Enterprise servers, which today means x86-based servers, have unquestionably evolved over the past two decades, however, they are essentially the same outgrowth of high-end PCs as when the x86 category first emerged in the 1990s. Yes, cloud operators have pushed for higher densities and database developers prompted a few 4- and 8-socket NUMA systems, but the basic design remains a discrete chassis with a 1S or 2S x86 motherboard with internal memory and storage and external network interfaces.
As Dennard scaling started to falter about 15 years ago, the only way to improve system and application performance was out, i.e. by distributing workloads across processor cores and compute nodes, not up, i.e. via monolithic processors with wider and deeper instruction pipelines and faster clocks. All cloud operators and cloud-native applications are designed for this scale-out regime where the standard unit of performance is a virtual CPU (typically a single core of a recent-generation x86 processor) and scale performance by adding compute nodes.
While scale out architectures have proven effective at delivering vast amounts of compute and storage resources for online services, SaaS products and other cloud-native software, i.e. applications designed to be modular, decoupled and API-based, both modern and conventional applications are hampered by the limitations of today’s x86 servers, including:
- Processors that can be overkill for a particular application or microservice and hence shared among several unrelated workloads, creating resource contention elsewhere in the system, typically for memory, storage and network I/O.
- Inefficient architectures and CPUs whose power and cooling requirements constrain system density.

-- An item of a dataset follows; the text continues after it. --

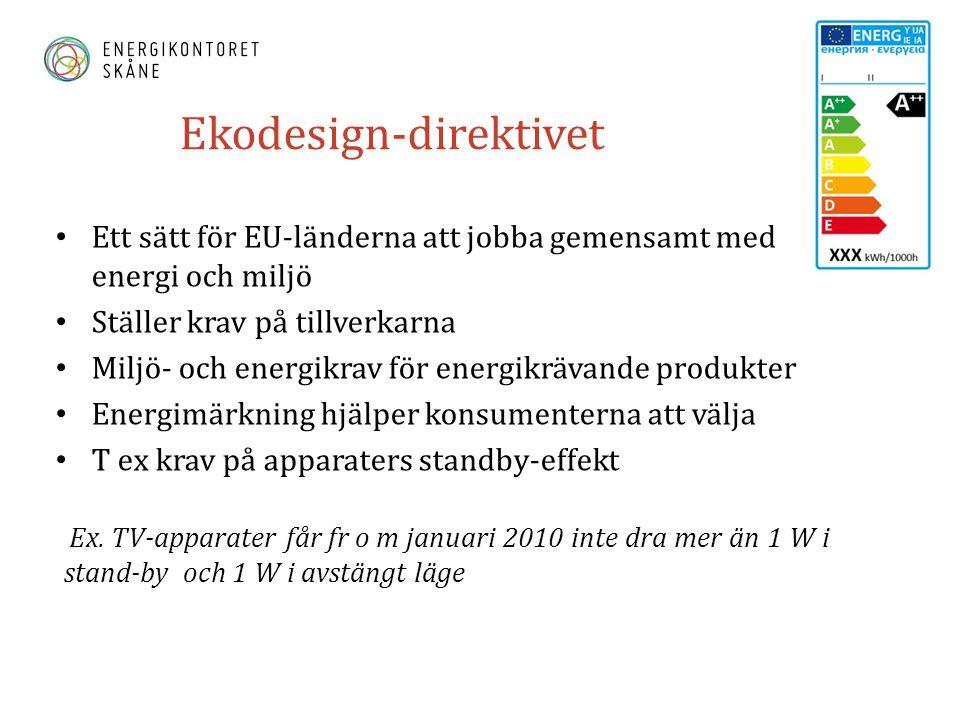 Ekodesign-direktivet • Ett sätt för EU-länderna att jobba gemensamt med energi och miljö • Ställer krav på tillverkarna • Miljö- och energikrav för en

Such inefficiency also wastes energy by requiring added HVAC and power distribution capacity within a data center for server racks that increasingly exceed 20kW of electrical power.
- Network designs that aren’t optimized for distributed systems and force inter-node I/O within a closely-coupled distributed system — for example, in a Kubernetes cluster — to traverse a server NIC and external ToR switch, wasting energy in the switch, NIC and cable signaling.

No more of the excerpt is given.